P.J., Appellant–Defendant, v. STATE of Indiana, Appellee–Plaintiff.

No. 49A05–1102–JV–121.

Decided: October 05, 2011

Laura M. Taylor, Indianapolis, IN, Attorney for Appellant. Gregory F. Zoeller, Attorney General of Indiana, Katherine Modesitt Cooper, Deputy Attorney General, Indianapolis, IN, Attorneys for Appellee.



P.J. appeals the juvenile court's restitution order following his adjudication, after a guilty plea, as a delinquent child for committing an act that would constitute class B felony burglary if committed by an adult.

We affirm.


Whether the trial court abused its discretion when, pursuant to an explicit term of the plea agreement, it ordered P.J. to pay restitution without conducting a hearing into his perceived ability to pay.


On December 20, 2010, P.J. and an accomplice broke into and entered the Indianapolis home of Jennifer Mayberry with the intent to take Mayberry's possessions.   On December 21, 2010, the State filed a delinquency action against P.J., alleging that he committed what would be class B felony burglary 1 and class D felony theft 2 if committed by an adult.

P.J. originally denied the allegations of the delinquency petition, but on January 13, 2011, the parties advised the juvenile court that they had reached a plea agreement.   Under the terms of the agreement, the State agreed to dismiss the theft charge in exchange for P.J.'s admission to the burglary charge.   The agreement also provided that in exchange for the dismissal of the theft charge, P.J. agreed to testify against his accomplice and to pay $347.13 in restitution to Mayberry.   The juvenile court accepted the plea.

At the dispositional hearing, the juvenile court ordered P.J. committed to Indiana Boys School for six months.   The juvenile court further ordered P.J., among other things, to pay the agreed amount of $347.13 in restitution to Mayberry.

» **Data**:
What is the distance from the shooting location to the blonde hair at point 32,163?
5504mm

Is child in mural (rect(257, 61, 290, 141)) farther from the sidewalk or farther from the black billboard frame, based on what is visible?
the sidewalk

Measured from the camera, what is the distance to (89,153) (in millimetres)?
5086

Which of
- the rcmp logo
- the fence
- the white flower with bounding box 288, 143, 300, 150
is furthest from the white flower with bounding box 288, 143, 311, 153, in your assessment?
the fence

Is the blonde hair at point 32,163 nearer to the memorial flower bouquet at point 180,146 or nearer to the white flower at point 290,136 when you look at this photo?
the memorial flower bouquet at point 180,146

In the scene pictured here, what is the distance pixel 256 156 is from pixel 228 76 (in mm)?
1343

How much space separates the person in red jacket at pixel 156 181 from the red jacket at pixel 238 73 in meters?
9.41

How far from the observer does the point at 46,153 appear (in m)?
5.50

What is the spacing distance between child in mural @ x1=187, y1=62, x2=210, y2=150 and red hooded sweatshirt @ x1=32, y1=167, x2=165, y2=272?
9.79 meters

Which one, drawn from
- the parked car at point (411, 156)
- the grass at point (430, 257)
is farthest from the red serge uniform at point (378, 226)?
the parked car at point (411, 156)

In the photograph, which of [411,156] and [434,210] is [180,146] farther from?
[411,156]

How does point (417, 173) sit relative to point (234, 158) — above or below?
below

» **Job 1**: In the court opinion, where did the juvenile court order P.J. committed, and for how long?
» **Job 2**: Continue the court opinion on P.J.'s restitution appeal from its last sentence.
The rows are separate material and have no connection to the court opinion.

» **Expected output 1**: Indiana Boys School, for six months.

» **Expected output 2**:
 P.J. contends that the juvenile court abused its discretion in ordering him to pay restitution.   Specifically, he argues that the juvenile court failed to inquire into his ability to pay before imposing the restitution obligation.

 An order of restitution is a matter within the trial court's discretion, and this court will reverse only upon a showing of an abuse of that discretion.  J.H v. State, 950 N.E.2d 731, 734 (Ind.Ct.App.2011).   An abuse of discretion occurs when the trial court's determination is clearly against the logic and effect of the facts and circumstances before the court or the reasonable, probable, and actual deductions to be drawn therefrom.  Id.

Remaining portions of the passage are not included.